TASK OBJECTIVE — Can you carry the technical notes on encoded key ordering and the safe integer range further from where they stop?

2. If equal length, **lexicographic** order of the encoded bytes
Because keys are text strings, the encoded key is:
- a text header (1/2/3/5/9 bytes depending on string length), followed by
- UTF-8 bytes of the key
For most “small keys” (< 24 bytes), the header is 1 byte, so the order is effectively:
- shorter key first, then
- lexicographic order of UTF-8 bytes
But note: at lengths 24, 256, 65536, … the header grows, which affects the encoded length ordering.
### Safe integer range
The safe integer range is:
- `MIN_SAFE_INTEGER = -(2^53 - 1)`
- `MAX_SAFE_INTEGER = +(2^53 - 1)`
Constants are exported:
- `MAX_SAFE_INTEGER: u64`
- `MAX_SAFE_INTEGER_I64: i64`
- `MIN_SAFE_INTEGER: i64`
Integers outside that range must be encoded as bignum (tag 2 or 3), and bignums are *required* to be outside safe range (i.e., you cannot represent a safe integer using a bignum).

Dataset entries —
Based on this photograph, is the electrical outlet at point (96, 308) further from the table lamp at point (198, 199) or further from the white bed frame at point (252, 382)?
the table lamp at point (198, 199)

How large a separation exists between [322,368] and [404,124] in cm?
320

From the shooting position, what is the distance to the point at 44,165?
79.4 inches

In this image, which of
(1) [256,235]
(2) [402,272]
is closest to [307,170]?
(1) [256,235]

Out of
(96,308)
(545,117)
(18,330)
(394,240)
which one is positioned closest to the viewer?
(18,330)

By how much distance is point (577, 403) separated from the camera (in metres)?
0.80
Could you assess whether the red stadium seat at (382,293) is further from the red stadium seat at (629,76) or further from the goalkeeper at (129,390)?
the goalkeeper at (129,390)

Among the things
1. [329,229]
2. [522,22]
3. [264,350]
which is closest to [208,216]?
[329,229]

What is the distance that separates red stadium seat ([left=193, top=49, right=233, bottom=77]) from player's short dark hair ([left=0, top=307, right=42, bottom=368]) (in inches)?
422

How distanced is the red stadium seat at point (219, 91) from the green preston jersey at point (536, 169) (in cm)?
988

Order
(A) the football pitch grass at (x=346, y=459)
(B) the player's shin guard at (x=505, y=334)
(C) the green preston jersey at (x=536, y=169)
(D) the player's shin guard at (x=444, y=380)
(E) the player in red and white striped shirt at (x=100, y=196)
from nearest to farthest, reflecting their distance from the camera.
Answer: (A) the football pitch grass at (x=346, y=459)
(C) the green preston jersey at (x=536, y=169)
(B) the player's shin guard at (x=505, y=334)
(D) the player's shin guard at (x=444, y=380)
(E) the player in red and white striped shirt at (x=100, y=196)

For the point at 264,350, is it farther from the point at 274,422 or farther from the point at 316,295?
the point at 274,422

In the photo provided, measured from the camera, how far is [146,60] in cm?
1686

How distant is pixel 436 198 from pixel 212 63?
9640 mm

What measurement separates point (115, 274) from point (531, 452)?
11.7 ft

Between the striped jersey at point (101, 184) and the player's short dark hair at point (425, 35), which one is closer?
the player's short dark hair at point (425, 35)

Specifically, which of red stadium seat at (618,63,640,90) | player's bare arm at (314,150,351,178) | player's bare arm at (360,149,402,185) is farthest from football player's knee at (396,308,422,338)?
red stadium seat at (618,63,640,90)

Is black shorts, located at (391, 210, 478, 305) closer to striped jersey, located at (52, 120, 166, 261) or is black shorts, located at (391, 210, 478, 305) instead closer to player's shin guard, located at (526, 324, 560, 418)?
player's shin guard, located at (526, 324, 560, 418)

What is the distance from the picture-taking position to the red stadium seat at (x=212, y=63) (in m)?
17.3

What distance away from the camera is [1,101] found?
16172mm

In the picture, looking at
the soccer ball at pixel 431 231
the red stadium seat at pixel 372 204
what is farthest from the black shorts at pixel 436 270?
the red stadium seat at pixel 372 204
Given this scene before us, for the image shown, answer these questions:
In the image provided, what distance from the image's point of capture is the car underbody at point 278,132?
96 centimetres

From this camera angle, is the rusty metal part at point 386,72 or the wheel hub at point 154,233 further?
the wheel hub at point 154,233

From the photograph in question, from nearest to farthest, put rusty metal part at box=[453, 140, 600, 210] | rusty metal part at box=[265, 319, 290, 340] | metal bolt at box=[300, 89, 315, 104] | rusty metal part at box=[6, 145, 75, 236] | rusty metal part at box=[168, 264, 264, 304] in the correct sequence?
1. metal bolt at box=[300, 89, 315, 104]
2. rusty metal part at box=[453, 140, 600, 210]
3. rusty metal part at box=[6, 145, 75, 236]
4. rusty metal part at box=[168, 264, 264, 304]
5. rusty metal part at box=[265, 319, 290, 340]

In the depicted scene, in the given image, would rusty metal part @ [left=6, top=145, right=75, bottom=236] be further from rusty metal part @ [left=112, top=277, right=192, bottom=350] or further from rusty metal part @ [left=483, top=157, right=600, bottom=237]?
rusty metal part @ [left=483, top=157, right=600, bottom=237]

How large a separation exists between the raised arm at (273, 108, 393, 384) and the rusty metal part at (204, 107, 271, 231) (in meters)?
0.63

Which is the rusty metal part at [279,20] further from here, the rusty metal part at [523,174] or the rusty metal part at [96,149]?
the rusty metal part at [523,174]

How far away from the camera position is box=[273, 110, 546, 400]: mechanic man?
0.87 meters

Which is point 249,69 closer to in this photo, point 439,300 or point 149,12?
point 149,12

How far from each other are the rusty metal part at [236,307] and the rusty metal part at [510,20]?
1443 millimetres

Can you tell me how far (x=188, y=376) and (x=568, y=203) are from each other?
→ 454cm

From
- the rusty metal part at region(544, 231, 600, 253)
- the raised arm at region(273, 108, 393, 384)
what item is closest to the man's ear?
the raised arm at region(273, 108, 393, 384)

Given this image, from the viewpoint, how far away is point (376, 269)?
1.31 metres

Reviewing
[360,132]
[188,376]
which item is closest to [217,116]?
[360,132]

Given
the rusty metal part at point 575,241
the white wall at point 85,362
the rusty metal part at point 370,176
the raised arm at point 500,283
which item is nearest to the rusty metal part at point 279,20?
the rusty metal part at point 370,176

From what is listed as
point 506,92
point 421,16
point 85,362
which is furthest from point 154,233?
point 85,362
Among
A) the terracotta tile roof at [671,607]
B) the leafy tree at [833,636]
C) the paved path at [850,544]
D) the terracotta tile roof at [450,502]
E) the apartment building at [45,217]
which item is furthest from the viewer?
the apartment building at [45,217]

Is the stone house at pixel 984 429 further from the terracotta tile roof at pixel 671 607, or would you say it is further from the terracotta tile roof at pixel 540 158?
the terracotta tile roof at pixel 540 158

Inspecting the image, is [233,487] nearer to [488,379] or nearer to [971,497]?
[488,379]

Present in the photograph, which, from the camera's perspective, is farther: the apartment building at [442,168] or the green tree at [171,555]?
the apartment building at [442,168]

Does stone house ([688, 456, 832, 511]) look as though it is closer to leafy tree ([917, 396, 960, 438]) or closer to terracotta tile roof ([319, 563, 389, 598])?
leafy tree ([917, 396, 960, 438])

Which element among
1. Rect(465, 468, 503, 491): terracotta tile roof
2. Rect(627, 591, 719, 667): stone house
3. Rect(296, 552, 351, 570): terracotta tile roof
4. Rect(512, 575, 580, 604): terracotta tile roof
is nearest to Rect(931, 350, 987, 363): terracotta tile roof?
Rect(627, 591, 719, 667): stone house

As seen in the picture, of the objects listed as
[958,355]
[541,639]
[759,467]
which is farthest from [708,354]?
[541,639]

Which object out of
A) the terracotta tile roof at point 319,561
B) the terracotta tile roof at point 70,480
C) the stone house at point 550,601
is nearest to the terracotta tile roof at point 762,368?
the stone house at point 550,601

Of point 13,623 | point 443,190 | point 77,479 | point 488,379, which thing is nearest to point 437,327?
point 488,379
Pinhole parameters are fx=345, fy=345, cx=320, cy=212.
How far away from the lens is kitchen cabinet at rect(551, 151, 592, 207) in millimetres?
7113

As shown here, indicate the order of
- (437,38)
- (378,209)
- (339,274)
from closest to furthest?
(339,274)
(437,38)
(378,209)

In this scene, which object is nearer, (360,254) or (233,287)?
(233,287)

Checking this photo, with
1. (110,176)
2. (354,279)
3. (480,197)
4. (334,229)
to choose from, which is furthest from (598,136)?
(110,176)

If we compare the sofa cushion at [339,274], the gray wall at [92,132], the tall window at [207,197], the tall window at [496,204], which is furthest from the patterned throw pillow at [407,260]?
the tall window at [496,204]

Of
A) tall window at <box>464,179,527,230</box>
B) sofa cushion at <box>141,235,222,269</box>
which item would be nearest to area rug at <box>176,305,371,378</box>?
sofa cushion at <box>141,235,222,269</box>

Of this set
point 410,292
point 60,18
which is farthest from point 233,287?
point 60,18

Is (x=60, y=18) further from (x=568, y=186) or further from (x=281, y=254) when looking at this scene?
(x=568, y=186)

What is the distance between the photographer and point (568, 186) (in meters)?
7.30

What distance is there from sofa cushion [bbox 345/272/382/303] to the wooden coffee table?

OUTPUT OF THE TASK —
### Float64 rules
- Only float64 encoding is allowed.
- `-0.0` is rejected.
- NaN must be canonicalized.
---
## Complexity model used in this README
- `n` = input byte length
- `d` = nesting depth
- `m` = number of entries in a map
- `a` = number of items in an array
- `k` = number of query keys in a multi-key operation
- “bytes scanned” means the implementation may need to walk CBOR structure boundaries using a value-end walker; this is proportional to the size of the traversed portion.
Where relevant, time complexity is **worst-case** unless noted.
---
## Quick start
### 1) Validate canonical bytes (no allocation required)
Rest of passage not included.